Artist: Barbora Kleinhamplová
Exhibition title: Sickness Report
Curated by: Karina Kottová
Commissioned by: Jindřich Chalupecký Society
Venue: SAVVY Contemporary, Berlin, Germany
Date: November 30 – December 23, 2018
Photography: all images copyright and courtesy of the artist and SAVVY Contemporary, Berlin
Note: Exhibition text can be found here
In a new film and installation created specifically for SAVVY Contemporary, the Czech artist Barbora Kleinhamplová addresses the sickness of neoliberalism through a metaphorical voyage both far ashore and into the mechanisms of building luxurious yachts and the fabrication of medications. An anthropological report of a middle-class dream-turned-into-nightmare attempts to capture the findings of a dizzy exploration, inviting viewers to consider their potential nausea as a part of something bigger:
It’s not just them or us who are sick. The whole ship trembles in nausea and discomfort. Stillness can hardly be distinguished from vertigo and acceleration boosts motion sickness of both the crew and the very deck carrying the tortured bodies and minds. For those in pain, it doesn’t sound like a solution to just wait for the boat to fall apart and then start building a better one from scratch. It might take too much time. It might never even happen. Time might bring irreversible damages. The ocean might not be very accommodating. Still, they are the ones on board, while others are drowning. More and more prescriptions of diverse medications clearly aren’t capable of bringing structural change. The symptoms are reoccurring, copy-pasted, spread out on most of the ships sailing turbulent seas. Drowsiness, dizziness, discomfort, restiveness, repetitive yawning, malaise, nausea, pallor, sweating, headaches, fatigue, chest pains or tightness, palpitations, insomnia, apathy. Reducing symptoms has proven easier than searching for causes.

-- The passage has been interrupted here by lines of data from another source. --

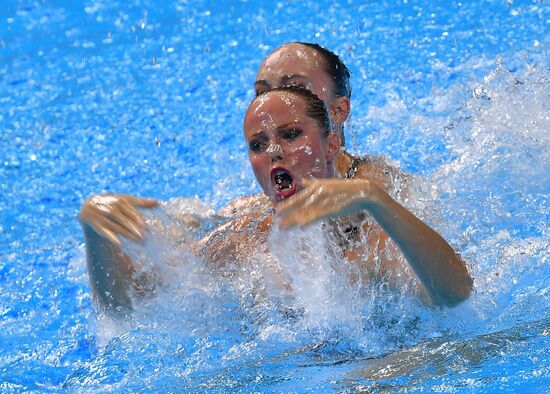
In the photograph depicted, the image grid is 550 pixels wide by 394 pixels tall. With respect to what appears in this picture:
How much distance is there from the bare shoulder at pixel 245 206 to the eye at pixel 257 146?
0.51 metres

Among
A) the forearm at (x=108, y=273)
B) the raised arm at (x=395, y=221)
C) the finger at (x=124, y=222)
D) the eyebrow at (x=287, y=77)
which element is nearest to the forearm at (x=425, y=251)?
the raised arm at (x=395, y=221)

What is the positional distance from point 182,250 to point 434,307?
2.33 feet

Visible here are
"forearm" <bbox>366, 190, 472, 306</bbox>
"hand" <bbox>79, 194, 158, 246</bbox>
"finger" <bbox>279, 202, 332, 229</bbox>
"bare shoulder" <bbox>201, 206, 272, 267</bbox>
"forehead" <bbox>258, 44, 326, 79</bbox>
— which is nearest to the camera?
"finger" <bbox>279, 202, 332, 229</bbox>

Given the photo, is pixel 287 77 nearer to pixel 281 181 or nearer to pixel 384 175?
pixel 384 175

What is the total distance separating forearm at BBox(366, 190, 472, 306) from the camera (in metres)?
2.09

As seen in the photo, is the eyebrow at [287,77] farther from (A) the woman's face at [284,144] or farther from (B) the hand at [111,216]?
(B) the hand at [111,216]

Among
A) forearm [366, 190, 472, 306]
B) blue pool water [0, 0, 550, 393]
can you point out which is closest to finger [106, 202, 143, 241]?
blue pool water [0, 0, 550, 393]

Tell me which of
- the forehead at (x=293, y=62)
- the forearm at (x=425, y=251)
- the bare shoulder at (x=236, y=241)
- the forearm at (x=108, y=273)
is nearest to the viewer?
the forearm at (x=425, y=251)

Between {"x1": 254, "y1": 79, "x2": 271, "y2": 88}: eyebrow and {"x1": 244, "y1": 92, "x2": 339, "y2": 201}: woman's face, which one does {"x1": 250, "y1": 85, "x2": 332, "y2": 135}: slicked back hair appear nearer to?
{"x1": 244, "y1": 92, "x2": 339, "y2": 201}: woman's face

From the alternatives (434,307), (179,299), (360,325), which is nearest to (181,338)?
(179,299)

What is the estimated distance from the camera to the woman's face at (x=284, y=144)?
2.44m

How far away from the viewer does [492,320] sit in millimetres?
2531

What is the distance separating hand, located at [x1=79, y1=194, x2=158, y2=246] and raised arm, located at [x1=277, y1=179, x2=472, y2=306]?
429 millimetres

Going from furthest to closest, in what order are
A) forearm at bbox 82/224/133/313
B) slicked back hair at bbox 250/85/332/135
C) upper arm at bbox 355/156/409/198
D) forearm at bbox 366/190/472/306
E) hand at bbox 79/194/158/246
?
upper arm at bbox 355/156/409/198 → slicked back hair at bbox 250/85/332/135 → forearm at bbox 82/224/133/313 → hand at bbox 79/194/158/246 → forearm at bbox 366/190/472/306
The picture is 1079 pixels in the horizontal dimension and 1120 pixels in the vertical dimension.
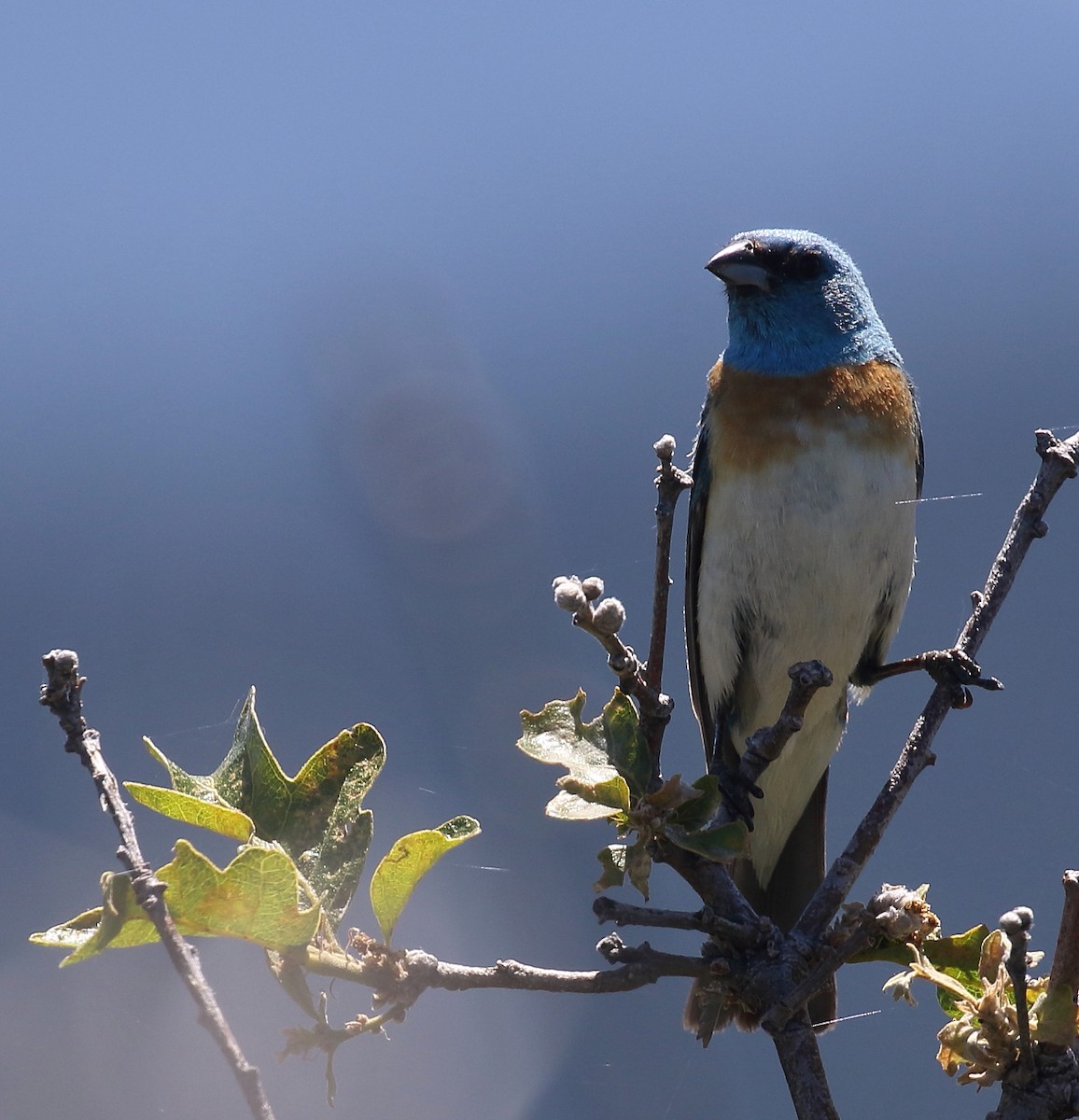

Everybody participates. Even the doctors are sick. The workers in the drug factories are sick. The differences are mostly economical. Few can afford mechanisms that will excerpt their watercraft from the widespread misery. Some can afford not to be well. Some can afford the doctors and pills. And yet, they don’t really get better. The majority is working for and paying for the ship not to fall apart. In the evening, they sit down and watch it speed up, recess, stagnate. They are taught to think that sickness is their personal problem and therefore has to be treated individually. They don’t know who or what else to blame it on.
This new work was commissioned by the Jindřich Chalupecký Society and is kindly supported by the Czech – German Fund for the Future and the Czech Ministry of Culture.
Barbora Kleinhamplová (*1984) is an artist living and working in Prague. Barbora’s work is rooted in the relationship of human existence and contemporary political and economical institutions. She comments on different layers of society, posing questions as to what society is, how it works, and what its constitutive elements, illnesses, emotions and future are. Recently she has been employing a strategy we might refer to as constructed or staged situations. The script of her works is often derived from an existing format of group interaction (therapy, coaching session etc.) and the performative dimension of her projects accents the symbolic role of body politics in current systems of power.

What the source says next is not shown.